The Spanish national has to get the job first. The non-EU family member wouldn't apply for a family reunification _visa_, by the way. Given that you are American you can come to Spain without a visa for 90 days. Then once here you apply for _residency_ as a family member of an EU national. You have to demonstrate that the EU national has the abililty to financially support you - thus the need for a job. Either that, or lots of money in the bank.


----------



## ttpost12 (Nov 6, 2015)

Thanks. 

What is the approximate salary required for financial support? Do most full time jobs fulfill this requirement? Obviously depends on location since salaries and cost of living vary widely.


----------



## Elyles (Aug 30, 2012)

All wrong. There is a situation called Familiar Cidudano de la Unión that refers to a non EU spouse of an EU citizen. NO Visa is needed for the US citizen and they have the same privileges of employment as any EU citizen. The US citizen must apply for residency within 90 days. Make sure you have all your ducks in a row with Aposhillas of Marriage license, bank accounts and health insurance completed recently. You may be covered on your wife's State healthcare. You can find a person who can do all this on line for you here in Spain. Also, you will need a certificate from the US Consulate here stating that your household belongings you bring in to set up residence are all (efectos personales) to get your stuff through customs. My wife has dual citizenship with Germany and the US and I had to go through this. Just make sure you don't piss her off because your residency depends on her. The fact that she is a Spanish citizen may void all this and make it easier. And, finding work here is extremely difficult. You might want to contact the US Consulate in Madrid or Barcelona for more direct info instead of on here. They are fabulous in regards to services for US citizens.


----------



## kalohi (May 6, 2012)

Elyles said:


> All wrong. There is a situation called Familiar Cidudano de la Unión that refers to a non EU spouse of an EU citizen. NO Visa is needed for the US citizen and they have the same privileges of employment as any EU citizen. The US citizen must apply for residency within 90 days. Make sure you have all your ducks in a row with Aposhillas of Marriage license, bank accounts and health insurance completed recently. You may be covered on your wife's State healthcare. You can find a person who can do all this on line for you here in Spain. Also, you will need a certificate from the US Consulate here stating that your household belongings you bring in to set up residence are all (efectos personales) to get your stuff through customs. My wife has dual citizenship with Germany and the US and I had to go through this. Just make sure you don't piss her off because your residency depends on her. The fact that she is a Spanish citizen may void all this and make it easier. And, finding work here is extremely difficult. You might want to contact the US Consulate in Madrid or Barcelona for more direct info instead of on here. They are fabulous in regards to services for US citizens.

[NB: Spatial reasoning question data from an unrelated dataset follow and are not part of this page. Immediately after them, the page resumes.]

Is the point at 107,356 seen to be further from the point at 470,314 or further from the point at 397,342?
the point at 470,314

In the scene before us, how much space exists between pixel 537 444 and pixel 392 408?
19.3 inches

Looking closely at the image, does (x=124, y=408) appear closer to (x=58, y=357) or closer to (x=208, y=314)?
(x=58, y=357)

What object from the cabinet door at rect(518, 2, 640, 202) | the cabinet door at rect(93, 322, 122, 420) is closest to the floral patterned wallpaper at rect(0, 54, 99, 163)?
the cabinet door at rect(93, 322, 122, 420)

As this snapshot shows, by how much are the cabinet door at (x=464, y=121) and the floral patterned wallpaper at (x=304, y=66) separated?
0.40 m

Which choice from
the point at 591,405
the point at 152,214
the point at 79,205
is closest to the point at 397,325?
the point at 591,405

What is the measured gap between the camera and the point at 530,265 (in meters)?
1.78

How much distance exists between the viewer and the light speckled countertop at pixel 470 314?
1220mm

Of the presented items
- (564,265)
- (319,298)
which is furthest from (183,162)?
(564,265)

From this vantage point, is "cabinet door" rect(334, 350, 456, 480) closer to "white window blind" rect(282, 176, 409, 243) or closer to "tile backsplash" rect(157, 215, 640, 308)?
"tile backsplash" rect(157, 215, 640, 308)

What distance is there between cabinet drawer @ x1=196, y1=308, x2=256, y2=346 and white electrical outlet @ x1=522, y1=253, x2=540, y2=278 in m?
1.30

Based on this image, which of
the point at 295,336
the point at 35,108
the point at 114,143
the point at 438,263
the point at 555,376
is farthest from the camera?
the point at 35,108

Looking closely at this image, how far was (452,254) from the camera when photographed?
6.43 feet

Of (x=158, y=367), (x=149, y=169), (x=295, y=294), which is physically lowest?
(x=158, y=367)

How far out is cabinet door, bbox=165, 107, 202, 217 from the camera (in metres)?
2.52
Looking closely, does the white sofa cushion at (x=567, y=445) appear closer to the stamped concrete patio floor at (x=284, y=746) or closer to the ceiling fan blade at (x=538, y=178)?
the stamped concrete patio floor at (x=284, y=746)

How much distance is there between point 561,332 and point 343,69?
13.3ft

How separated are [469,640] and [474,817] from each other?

It doesn't matter one iota if the spouse is Spanish. They requirements are the same.

As for your question about how much money is enough to satisfy the financial requirement, I'm afraid you won't find a definitive answer to that. The law simply says the income has to be enough not to cause hardship, and every extranjeria office sets its own criteria, which can change according to the day of the week and the color of the sunset that day. I'd say a reasonable guideline might be the same amount they often ask of EU nationals immigrating to Spain - approximately 600€/per family member/month (that's take-home pay), and sometimes another 6,000€/per family member in the bank. Unfortunately not all jobs now-a-days pay that amount of money.


----------